In conclusione, è proprio questo alto tasso di fallibilità del progetto nazionalistico di Nation-building a rappresentare il 'motivo paradossale' per cui un liberale convinto, come lo stesso Ignatieff confida di essere, non può rifiutare a priori la soluzione imperiale, ma è tenuto ad appoggiarla 'responsabilmente' quando - e solo quando - la costruzione (nazionalista) della nazione fallisce e la guerra civile dilaga uccidendo un intero paese. In queste situazioni, infatti, Ignatieff non ha dubbi: l'intervento imperiale, come recita il titolo del suo ultimo libro, rappresenta il "male minore" (lesser evil).

Indipendentemente dalla condivisione di queste tesi, del resto più heavy che light, il volume è indubbiamente interessante.

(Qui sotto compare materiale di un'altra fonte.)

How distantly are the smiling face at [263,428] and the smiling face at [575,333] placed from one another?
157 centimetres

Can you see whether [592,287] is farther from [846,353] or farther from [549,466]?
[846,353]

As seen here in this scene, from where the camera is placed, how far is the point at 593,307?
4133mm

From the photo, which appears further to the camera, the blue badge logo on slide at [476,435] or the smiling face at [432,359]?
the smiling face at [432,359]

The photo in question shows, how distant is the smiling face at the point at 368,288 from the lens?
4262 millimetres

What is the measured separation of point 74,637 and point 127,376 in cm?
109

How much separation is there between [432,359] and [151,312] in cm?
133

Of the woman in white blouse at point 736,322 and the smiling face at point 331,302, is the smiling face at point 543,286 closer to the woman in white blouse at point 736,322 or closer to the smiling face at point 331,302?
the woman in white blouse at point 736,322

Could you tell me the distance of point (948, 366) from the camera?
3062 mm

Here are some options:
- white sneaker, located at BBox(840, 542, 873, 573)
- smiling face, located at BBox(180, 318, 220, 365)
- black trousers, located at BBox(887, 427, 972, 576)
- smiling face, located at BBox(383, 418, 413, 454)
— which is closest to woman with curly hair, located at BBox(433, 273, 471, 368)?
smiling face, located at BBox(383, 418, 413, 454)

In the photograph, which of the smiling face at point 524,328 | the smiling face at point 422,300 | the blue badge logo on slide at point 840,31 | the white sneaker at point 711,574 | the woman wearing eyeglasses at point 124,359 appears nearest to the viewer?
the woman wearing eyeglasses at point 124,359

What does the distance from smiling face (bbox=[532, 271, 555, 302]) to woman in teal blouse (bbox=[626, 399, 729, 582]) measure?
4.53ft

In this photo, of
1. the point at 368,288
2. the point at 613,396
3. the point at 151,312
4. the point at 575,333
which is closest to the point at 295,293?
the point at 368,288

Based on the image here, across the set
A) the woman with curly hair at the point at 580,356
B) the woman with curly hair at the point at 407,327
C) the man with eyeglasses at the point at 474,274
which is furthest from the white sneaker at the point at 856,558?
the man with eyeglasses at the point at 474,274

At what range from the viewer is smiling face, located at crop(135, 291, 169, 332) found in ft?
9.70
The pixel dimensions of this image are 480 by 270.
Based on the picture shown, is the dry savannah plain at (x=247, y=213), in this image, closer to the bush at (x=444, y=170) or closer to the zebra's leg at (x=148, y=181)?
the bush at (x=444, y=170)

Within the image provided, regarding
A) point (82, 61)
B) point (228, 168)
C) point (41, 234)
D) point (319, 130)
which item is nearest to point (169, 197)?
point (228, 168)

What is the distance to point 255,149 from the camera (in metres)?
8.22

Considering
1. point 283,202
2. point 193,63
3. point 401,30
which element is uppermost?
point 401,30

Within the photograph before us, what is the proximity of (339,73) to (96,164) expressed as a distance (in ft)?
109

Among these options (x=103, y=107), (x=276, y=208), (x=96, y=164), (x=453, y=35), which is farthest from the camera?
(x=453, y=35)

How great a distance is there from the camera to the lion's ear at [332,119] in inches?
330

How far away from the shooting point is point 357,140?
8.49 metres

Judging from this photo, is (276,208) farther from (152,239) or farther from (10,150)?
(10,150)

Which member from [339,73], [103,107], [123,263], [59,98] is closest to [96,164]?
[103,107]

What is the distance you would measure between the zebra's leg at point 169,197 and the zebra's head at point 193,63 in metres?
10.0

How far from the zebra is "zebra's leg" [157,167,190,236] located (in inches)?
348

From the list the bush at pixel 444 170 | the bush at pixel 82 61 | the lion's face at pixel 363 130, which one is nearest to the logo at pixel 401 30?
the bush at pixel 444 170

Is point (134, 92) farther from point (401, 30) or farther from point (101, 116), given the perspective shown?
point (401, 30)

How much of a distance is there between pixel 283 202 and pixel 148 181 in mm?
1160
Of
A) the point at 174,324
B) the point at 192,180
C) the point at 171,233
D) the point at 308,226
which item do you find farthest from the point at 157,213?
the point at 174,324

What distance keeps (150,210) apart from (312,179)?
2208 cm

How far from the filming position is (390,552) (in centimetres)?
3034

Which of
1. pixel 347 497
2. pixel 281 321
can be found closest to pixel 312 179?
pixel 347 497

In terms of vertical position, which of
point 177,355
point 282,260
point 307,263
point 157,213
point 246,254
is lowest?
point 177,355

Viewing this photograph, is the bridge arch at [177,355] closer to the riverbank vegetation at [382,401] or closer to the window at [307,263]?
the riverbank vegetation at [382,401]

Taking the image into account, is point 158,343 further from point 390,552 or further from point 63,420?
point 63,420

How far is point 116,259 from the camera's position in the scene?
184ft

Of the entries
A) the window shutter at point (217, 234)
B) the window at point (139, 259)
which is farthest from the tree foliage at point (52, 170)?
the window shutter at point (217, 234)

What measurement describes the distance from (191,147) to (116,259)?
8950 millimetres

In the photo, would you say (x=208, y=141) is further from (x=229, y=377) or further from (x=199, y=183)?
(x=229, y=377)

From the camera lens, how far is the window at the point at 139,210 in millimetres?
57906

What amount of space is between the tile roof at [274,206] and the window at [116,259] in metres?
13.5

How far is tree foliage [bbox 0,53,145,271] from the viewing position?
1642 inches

Per la chiarezza, almeno, e la profondità con cui vengono presentati gli interrogativi cruciali dell'attuale fase internazionale e per la capacità di costringerci, senza possibilità di auto-inganno, a elaborare una nostra posizione a riguardo. Tuttavia, dopo averlo letto, diventa ancor più ineludibile la seguente domanda: se già il semplice suono di 'pace imperiale' (o più correttamente: pax romana) suonava insopportabilmente contraddittorio alle sue orecchie, come risulterebbe oggi al 'vecchio' Kant quello di 'libertà imperiale'? Non v'è dubbio che al più illustre portavoce del liberalismo, così come ai sudditi che dovrebbero oggi goderne, il suono della libertà eccessivamente light che deriva (inevitabilmente) da un impero, farebbe certo fischiare sonatamene le orecchie!